• _EXERCISE_
Can you reproduce, word for word, the part of the coral fieldwork text that opens with the words containing "In addition to" and closes with "epigenome and phenotype."?

• _SOURCE TEXT_
In addition to completing the E5 sampling, they completed some exploratory sampling of massive Porites colonies. In this sampling, they took samples from the top, middle, and bottom of the colony in each cardinal direction. These collected fragments will help us to understand intracolony variation of the epigenome and phenotype. 

In the middle of September, Kevin headed back to URI, while Danielle joined Dennis for the remainder of the field season. In mid-to-end of September, they continued to make headway on the numerous physiological and molecular lab analyses that needed to be completed for the September sampling. This included lab days focused on coral tissue extractions, quantification of endosymbiont densities, chlorophyll, total protein, and total antioxidant capacity assays, and molecular sampling (preservation of coral tissue in DNA/RNA shield). They shifted gears in the first week of October because coral spawning was about to begin! In collaboration with colleagues from the Centre de Recherches Insulaires et Observatoire de l’Environnement (CRIOBE) they collected 2 Acroporid species (Acropora pulchra and Acropora cytherea) from 3 sites to monitor and sample for molecular and physiological assays during the October spawning period.

For coral spawning, Dennis focused on collecting gamete characteristics like egg size, fecundity (or how many eggs released per adult tissue area), and fertilization rates of specific crosses of the sperm and eggs of colonies from the nursery and the wild sites. When enough colonies spawned with a decent amount of material, crosses were conducted and incubated in water baths at ambient and high temperatures to compare fertilization success. Independently the remaining gametes for each site (nursery or wild) were pooled and put into large conicals to raise into larvae. Similarly to the adult colonies, larvae underwent respiration trials at the same temperatures for both the nursery and wild settings. All of this data will help Dennis investigate if there are differences due to site and what that could mean for epigenetic inheritance, since most restoration programs use the method of coral gardening which uses fragments from wild colonies grown out in nurseries prior to outplanting them to sites of interest.

• _MATERIAL SHOWN_

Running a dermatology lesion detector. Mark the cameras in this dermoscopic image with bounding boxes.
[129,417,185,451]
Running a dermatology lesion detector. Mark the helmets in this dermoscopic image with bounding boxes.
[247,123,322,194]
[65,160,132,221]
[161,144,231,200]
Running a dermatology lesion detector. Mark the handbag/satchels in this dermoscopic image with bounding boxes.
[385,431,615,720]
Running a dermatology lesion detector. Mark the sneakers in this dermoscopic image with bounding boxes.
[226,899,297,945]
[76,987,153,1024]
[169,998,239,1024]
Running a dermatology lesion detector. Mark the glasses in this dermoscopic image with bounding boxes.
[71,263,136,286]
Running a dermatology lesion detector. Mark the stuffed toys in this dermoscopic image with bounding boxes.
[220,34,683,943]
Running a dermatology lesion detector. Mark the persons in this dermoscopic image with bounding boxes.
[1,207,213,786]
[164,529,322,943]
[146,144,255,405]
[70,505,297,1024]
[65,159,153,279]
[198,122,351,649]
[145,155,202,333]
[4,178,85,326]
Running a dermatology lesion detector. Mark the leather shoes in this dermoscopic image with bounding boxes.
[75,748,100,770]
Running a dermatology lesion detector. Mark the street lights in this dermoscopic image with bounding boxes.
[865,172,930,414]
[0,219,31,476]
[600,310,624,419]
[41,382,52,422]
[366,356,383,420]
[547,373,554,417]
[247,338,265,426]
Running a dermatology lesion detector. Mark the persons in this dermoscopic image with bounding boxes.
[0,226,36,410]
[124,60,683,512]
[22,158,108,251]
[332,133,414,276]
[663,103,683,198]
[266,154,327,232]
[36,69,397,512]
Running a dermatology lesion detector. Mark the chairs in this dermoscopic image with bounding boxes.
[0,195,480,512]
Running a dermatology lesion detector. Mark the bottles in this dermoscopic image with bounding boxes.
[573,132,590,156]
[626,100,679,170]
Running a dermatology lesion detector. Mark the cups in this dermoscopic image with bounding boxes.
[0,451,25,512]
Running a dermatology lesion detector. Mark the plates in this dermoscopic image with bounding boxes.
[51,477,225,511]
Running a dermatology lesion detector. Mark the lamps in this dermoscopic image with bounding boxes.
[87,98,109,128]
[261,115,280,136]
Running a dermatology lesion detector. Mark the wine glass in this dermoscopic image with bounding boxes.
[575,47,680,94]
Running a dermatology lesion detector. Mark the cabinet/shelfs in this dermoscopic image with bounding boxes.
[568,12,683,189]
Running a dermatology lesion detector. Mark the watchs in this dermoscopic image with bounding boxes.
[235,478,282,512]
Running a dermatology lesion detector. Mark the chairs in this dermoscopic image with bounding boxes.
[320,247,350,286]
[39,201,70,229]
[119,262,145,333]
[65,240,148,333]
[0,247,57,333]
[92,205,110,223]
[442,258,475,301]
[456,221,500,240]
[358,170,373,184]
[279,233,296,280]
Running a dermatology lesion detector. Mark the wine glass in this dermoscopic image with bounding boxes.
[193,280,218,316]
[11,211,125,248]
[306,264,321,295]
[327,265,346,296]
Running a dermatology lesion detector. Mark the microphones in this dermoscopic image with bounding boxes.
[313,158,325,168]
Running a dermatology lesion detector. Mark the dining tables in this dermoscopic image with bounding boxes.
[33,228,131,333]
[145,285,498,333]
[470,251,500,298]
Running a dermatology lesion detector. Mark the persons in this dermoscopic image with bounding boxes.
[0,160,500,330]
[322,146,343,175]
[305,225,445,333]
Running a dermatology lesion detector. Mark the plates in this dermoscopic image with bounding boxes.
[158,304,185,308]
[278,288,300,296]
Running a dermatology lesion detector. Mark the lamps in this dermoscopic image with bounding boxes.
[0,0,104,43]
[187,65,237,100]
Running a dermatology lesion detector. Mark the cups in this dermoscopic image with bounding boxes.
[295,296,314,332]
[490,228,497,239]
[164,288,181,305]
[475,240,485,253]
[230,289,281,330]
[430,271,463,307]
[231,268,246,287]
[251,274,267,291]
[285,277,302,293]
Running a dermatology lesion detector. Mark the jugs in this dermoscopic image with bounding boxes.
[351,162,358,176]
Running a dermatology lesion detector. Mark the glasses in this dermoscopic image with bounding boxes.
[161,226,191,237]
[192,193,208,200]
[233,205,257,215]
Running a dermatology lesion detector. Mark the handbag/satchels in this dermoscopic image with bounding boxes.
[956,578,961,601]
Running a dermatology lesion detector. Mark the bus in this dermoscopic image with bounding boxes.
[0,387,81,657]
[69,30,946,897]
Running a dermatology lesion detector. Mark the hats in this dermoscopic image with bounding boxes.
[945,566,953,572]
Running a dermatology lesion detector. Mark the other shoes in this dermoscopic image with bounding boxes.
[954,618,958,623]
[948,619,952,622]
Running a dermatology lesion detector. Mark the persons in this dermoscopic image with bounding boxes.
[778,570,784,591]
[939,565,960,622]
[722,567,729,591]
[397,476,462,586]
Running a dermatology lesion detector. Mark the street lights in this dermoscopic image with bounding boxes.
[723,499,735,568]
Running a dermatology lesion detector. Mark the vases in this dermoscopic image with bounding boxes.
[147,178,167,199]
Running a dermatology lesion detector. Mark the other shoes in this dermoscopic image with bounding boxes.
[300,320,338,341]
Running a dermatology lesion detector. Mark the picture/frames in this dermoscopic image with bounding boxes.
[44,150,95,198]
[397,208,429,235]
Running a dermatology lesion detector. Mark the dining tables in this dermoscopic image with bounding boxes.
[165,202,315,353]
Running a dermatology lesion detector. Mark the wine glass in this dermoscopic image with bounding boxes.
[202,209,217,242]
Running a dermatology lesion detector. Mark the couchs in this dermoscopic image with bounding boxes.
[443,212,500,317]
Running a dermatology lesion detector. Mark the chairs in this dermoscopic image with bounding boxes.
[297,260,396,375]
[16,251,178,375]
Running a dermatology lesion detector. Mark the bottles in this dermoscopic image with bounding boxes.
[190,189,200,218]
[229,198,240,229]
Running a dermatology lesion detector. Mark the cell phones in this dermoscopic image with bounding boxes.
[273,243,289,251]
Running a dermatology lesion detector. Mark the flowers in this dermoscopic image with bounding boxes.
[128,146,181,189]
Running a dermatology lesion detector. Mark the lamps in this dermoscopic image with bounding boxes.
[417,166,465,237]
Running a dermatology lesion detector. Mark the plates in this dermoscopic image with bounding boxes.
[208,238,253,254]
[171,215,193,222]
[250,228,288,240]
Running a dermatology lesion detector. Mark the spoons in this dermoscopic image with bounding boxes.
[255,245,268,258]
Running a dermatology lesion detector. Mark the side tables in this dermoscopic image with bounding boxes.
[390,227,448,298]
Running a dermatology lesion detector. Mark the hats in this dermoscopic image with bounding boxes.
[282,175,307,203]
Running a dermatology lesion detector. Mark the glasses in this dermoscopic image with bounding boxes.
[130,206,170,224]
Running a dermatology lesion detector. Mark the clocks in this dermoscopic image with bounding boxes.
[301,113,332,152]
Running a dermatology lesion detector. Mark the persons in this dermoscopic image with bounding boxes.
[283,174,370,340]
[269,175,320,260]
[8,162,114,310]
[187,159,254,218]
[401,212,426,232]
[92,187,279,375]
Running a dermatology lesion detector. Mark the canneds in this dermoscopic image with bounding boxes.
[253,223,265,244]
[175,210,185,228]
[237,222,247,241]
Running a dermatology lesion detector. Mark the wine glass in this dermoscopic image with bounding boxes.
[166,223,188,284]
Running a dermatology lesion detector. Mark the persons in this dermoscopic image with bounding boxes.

• _TASK SOLUTION_
In addition to completing the E5 sampling, they completed some exploratory sampling of massive Porites colonies. In this sampling, they took samples from the top, middle, and bottom of the colony in each cardinal direction. These collected fragments will help us to understand intracolony variation of the epigenome and phenotype.